Jalecos de mangas curtas são mais seguros, aponta pesquisa

A vestimenta de mangas compridas pode ser meio de transmissão de patógenos

08:00 · 06.05.2018
jaleco
Pesquisa comparou o uso das mangas compridas e curtas em diferentes cenários de interação com pacientes ( Foto: Divulgação )

Imagine um médico. Provavelmente na sua mente ele estará vestindo um jaleco branco de mangas compridas. Porém, a roupa tradicional pode não ser a mais adequada. Estudos mostram que os jalecos, especialmente de mangas compridas, são meios de transmissão de patógenos e outras pesquisas indicam que um modelo de mangas curtas poderia reduzir esse risco.

O Reino Unido, por exemplo, já adota desde 2007 uma política de jalecos acima dos cotovelos. Um estudo publicado recentemente na Infection Control and Hospital Epidemiology apoia a prática. A experiência comparou o uso das mangas compridas e curtas em diferentes cenários de interação com pacientes.
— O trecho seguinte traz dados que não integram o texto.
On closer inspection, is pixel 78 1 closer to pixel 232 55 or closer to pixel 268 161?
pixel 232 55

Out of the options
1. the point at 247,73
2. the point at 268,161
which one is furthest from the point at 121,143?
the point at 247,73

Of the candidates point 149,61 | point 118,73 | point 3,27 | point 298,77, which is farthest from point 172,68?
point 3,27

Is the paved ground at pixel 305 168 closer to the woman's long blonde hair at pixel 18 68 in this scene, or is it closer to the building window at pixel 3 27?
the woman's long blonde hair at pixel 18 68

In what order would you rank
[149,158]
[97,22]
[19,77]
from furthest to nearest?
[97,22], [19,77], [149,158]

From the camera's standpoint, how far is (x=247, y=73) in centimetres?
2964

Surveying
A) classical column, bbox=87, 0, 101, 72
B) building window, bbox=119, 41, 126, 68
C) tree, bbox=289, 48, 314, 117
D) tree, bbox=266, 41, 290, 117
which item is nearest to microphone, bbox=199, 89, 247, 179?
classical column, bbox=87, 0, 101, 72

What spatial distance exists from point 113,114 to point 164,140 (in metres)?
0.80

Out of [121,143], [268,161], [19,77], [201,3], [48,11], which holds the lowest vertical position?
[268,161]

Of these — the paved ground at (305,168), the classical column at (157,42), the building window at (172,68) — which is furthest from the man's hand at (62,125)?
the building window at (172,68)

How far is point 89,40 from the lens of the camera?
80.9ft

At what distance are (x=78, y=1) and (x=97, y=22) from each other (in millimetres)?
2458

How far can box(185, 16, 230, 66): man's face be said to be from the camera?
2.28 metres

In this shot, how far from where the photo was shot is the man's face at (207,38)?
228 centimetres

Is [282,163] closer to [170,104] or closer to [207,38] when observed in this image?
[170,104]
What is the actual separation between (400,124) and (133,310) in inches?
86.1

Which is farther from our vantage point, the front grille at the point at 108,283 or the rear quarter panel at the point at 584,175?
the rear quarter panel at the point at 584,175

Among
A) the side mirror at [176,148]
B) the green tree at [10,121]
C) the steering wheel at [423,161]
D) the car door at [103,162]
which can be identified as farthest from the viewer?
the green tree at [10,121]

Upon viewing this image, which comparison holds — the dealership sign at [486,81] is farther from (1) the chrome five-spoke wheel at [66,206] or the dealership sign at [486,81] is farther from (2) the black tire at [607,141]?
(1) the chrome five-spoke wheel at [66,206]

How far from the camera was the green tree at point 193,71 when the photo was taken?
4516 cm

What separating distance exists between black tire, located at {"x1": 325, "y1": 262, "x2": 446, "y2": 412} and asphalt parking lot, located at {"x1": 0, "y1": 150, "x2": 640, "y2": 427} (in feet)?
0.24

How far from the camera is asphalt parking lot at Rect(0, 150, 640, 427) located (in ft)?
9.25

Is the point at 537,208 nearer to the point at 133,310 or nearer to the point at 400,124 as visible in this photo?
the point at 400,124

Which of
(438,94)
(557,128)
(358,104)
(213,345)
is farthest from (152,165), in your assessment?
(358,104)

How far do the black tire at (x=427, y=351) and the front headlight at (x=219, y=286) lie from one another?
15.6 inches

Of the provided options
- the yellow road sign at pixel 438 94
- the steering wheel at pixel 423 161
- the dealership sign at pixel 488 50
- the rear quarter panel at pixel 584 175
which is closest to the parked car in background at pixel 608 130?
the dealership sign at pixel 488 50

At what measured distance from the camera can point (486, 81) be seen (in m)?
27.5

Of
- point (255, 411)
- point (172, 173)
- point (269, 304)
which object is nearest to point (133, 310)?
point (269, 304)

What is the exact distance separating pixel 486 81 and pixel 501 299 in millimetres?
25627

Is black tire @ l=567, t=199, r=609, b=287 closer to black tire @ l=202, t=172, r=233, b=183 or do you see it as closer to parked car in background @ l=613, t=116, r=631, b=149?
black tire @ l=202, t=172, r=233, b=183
Um grupo de 34 profissionais de saúde vestiu as duas versões da vestimenta e examinou manequins em camas de hospital. O peito e as costas dos manequins foram propositalmente contaminados com o vírus do mosaico da couve-flor, que não apresenta risco parta humanos. O exame durava cerca de 2 minutos e incluía procedimentos padrão como toque no abdômen e auscultar.

Após o exame, os participantes lavavam as mãos por 30 segundos e trocavam as luvas antes de examinar um segundo manequim, não contaminado. O jaleco usado nos dois exames era o mesmo.

Os pesquisadores então testaram a presença de patógenos nas mangas dos jalecos e nos manequins inicialmente não contaminados. O teste foi feito com os dois modelos de jaleco.

O resultado observado foi que o jaleco com mangas compridas promoveu mais contaminação. As mangas compridas dos jalecos tocaram os pacientes e os móveis do entorno, como cama, mesa de cabeceira e cortinas, em 44% das interações de exame.

Dados epidemiológicos do Reino Unido logo após a implementação da mudança de vestimenta já mostravam a maior segurança das mangas curtas. Segundo o agência de vigilância sanitária britânica, os casos de contaminação hospitalar caíram 10% nos três primeiros meses após o início do protocolo em comparação com o ano anterior.